The sniper has long fascinated us. A superb marksman, to be sure, he is also a stone-cold killer, delivering summary death sentences from incredibly long distances. Historically, snipers have been military specialists, spying on and assassinating the enemy. As police departments increasingly embrace special-weapons-and-tactics (SWAT) teams, however, snipers are also playing a growing role in law enforcement. Whatever the uniform, snipers are a select few, their skills honed by rigorous training after an equally rigorous selection process.
In eighteenth century India, British soldiers turned the name of a difficult-to-hunt wading bird into the verb "to snipe," meaning "shoot from a hidden place." In the American colonies, sharpshooters skilled enough to hit those elusive birds were called "snipers." They've been used by the U.S. military since the Civil War, earning headlines in the spring of 2009 when three Navy SEAL snipers fired simultaneously from one moving ship to kill three hostage-holding Somali pirates on a second.
How to Qualify
Each branch of the U.S. armed forces has similar qualifications for training as a sniper. With one exception noted below, candidates are all male, all volunteers. Physically, the men must be in excellent shape, well beyond their branch's minimum requirements, with eyesight correctable to 20/20 and no color blindness. They need to have at least a year left on their current hitch, a clean disciplinary record and no history of drug or alcohol abuse. They must, of course, qualify as an "expert" rifleman, score 110 or higher on their general technical (GT) test, be in pay grades E-3 through E-7 and eligible for a secret security clearance.
A Woman's Place
In the spring of 2001, Senior Airman Jennifer Donaldson of the Illinois Air National Guard made history as the first woman to complete a U.S. military sniper school. She and the Air Force women who followed in her footsteps at Camp Robinson, Arkansas, pulled duty as "counter-snipers," providing air base perimeter defense. Those jobs are considered "security" rather than the ground "combat" positions closed by law to women. Other countries, friend and foe, see no problem with casting women sharpshooters in full-fledged sniper roles. Canada and North Korea do so, for example, and in World War II the Soviet Union's Lyudmila Pavlichenko set the record for female snipers with 309 confirmed kills.

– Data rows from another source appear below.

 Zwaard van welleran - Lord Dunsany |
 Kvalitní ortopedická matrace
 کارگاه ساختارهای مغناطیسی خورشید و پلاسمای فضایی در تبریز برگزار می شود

The Army Sniper School is at Fort Benning, Georgia; the Marine Corps teaches its Scout/Sniper Basic Course at Camp Pendleton, California; Quantico, Virginia; Camp Lejeune, North Carolina; and Marine Corps Base Hawaii. Air Force counter-snipers receive their training at an Army facility, Camp Robinson, while Navy SEALs go to one of the Marine schools.
In five weeks at the Army school and 8.5 in the Marine regimen, aspiring snipers acquire the surgical skills needed to hit a target 10 football fields away. They do far more, however, than sharpen their shooting. As future spies, they learn intelligence-gathering, distance estimation and detailed observation. They camouflage themselves in a ghillie suit to masquerade for hours, perhaps days, as part of the terrain. Course requirements are tough, daily dropouts not uncommon. Sixty percent or more of a class may wash out, the Marines frankly warn. Camp Pendleton is said to have cut every candidate from at least one class.
Unlike their military brethren, law enforcement snipers deploy for relatively brief periods as part of a police operation, often as a member of a SWAT team. Skilled shooters, they are usually policemen first and snipers only as needed, having volunteered for a SWAT slot after compiling solid street experience as patrolmen or detectives. Training is performed in-house or at a number of private schools, some of which open their doors only to law enforcement officers.
For whatever reason, some civilians feel the urge to train as snipers---an itch that any number of Web-advertised schools are eager to scratch. For a couple of hundred dollars a day, give or take, these academies of the crosshairs promise to turn Second Amendment enthusiasts into lethal "one-shot, one-kill" marksmen. Courses run one to three days to a week or more, stalking lessons included.